An inhouse developer—who had no training or experience in developing mobile applications, Dietz says —was able to very quickly port the CritSit application to Windows Mobile. Result? The support engineers no longer have to collect e-mail to get alerts or find a computer to log in to the Web portal. Alerts are pushed to their WinMobile devices wherever they are, and they can access the Web portal wirelessly.

"It took one person's time in one month to complete the [initial] work," Dietz says. "And they had the product in beta and then deployed to 300 [engineers] within three months."

Microsoft is now looking to leverage its desktop-mobile cross-platform capabilities, and its relationships with some 300,000 Windows developers around the world to drive Windows Mobile forward.

"Most of those [developers] have never done applications for mobile," he says. "But that's my target audience. That's where we think it's going to move. We want the guy who created dogfood.com or the CRM application for limousine drivers. We want to make Windows Mobile part of his company's mobile strategy."

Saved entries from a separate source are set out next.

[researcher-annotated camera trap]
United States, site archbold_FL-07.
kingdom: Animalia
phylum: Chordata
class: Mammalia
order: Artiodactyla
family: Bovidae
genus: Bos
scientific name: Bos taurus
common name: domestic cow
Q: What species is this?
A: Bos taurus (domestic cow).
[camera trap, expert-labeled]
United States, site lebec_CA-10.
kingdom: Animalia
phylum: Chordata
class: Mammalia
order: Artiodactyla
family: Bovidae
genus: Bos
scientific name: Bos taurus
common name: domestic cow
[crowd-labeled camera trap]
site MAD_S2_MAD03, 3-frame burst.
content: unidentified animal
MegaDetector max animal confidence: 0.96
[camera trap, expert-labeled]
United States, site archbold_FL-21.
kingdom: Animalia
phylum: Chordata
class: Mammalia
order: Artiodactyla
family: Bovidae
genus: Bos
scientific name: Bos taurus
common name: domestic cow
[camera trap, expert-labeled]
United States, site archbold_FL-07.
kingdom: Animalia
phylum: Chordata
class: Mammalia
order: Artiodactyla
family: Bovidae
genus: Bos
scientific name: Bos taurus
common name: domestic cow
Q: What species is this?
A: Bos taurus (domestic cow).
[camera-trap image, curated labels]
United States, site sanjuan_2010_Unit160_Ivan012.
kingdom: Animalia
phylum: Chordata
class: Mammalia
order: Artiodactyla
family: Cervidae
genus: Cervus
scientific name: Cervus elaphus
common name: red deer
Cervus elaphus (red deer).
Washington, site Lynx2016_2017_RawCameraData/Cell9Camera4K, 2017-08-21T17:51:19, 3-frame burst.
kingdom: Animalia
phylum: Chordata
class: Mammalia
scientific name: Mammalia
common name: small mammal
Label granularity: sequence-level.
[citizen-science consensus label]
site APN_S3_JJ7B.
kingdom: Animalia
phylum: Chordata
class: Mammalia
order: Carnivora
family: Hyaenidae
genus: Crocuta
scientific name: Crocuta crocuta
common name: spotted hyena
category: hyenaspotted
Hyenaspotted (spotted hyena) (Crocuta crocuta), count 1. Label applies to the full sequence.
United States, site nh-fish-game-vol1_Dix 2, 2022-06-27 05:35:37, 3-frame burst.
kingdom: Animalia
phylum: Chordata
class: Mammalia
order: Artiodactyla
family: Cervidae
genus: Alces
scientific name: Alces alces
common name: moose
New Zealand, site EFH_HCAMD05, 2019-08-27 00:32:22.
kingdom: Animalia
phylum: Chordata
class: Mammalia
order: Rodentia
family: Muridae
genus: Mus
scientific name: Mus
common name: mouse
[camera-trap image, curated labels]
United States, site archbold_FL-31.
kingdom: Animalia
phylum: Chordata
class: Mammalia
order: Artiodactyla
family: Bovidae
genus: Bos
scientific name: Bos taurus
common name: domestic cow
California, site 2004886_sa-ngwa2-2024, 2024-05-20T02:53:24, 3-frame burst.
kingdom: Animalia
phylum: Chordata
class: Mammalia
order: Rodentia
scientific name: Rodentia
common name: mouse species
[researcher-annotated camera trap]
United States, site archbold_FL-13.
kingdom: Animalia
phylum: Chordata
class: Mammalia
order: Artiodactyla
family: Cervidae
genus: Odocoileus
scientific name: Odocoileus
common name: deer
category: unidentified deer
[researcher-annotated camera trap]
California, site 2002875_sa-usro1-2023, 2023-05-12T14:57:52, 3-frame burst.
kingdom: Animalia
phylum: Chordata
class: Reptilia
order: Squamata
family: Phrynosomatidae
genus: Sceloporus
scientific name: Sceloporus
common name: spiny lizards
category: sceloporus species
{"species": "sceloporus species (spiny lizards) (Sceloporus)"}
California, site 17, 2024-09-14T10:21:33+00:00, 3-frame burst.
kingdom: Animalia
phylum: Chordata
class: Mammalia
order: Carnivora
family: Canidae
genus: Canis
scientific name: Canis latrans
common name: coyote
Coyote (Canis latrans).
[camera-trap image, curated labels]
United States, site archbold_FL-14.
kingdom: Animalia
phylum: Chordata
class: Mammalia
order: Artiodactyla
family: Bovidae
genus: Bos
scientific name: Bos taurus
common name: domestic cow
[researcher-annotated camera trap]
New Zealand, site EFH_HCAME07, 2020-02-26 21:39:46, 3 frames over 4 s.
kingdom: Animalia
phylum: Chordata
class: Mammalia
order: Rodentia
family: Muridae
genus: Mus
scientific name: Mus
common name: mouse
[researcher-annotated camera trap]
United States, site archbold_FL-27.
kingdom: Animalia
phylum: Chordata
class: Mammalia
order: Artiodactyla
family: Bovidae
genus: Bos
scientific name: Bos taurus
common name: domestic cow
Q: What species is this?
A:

The leading mobile platforms have all done an equally good job at providing solutions in the top application areas, Dietz says —applications such as sales and field force automation. Microsoft is interested in going after "the long tail" of mobile applications. He's referring to author Chris Anderson's analysis in The Long Tail of post-Internet market conditions and technologies that increasingly make it cost-effective to provide niche solutions.

It is already hitting many of those niches. According to Dietz, there are about 18,000 Windows Mobile and Pocket PC applications today. About a tenth of them are certified under Microsoft's Mobile2Market program, one of several it runs to encourage and support developers. Mobile2Market offers testing and certification of packaged mobile applications. Mobile carriers are now using Mobile2Market certification as a minimum requirement for software products they will consider reselling, Dietz says.

Microsoft also offers "mobility competency" testing and certification for small developers, a program launched in November 2005. It costs $375 but developers who are certified join Microsoft's partner program for 18 months, after which they have to be recertified. They get ten hours of consultative support and software licenses worth considerably more than $375, Dietz says.

"It's a great recruiting vehicle," he says.

And that recruitment drive may be the key to continued an accelerated growth for Windows Mobile. The winner of the battle for the corporate palmtop just may be the platform that offers the most choice in applications.

That is one reason why it would be foolish to dismiss Symbian, the other front-runner in this race. Symbian offers plenty of choice, as we'll see in the final installment of this series.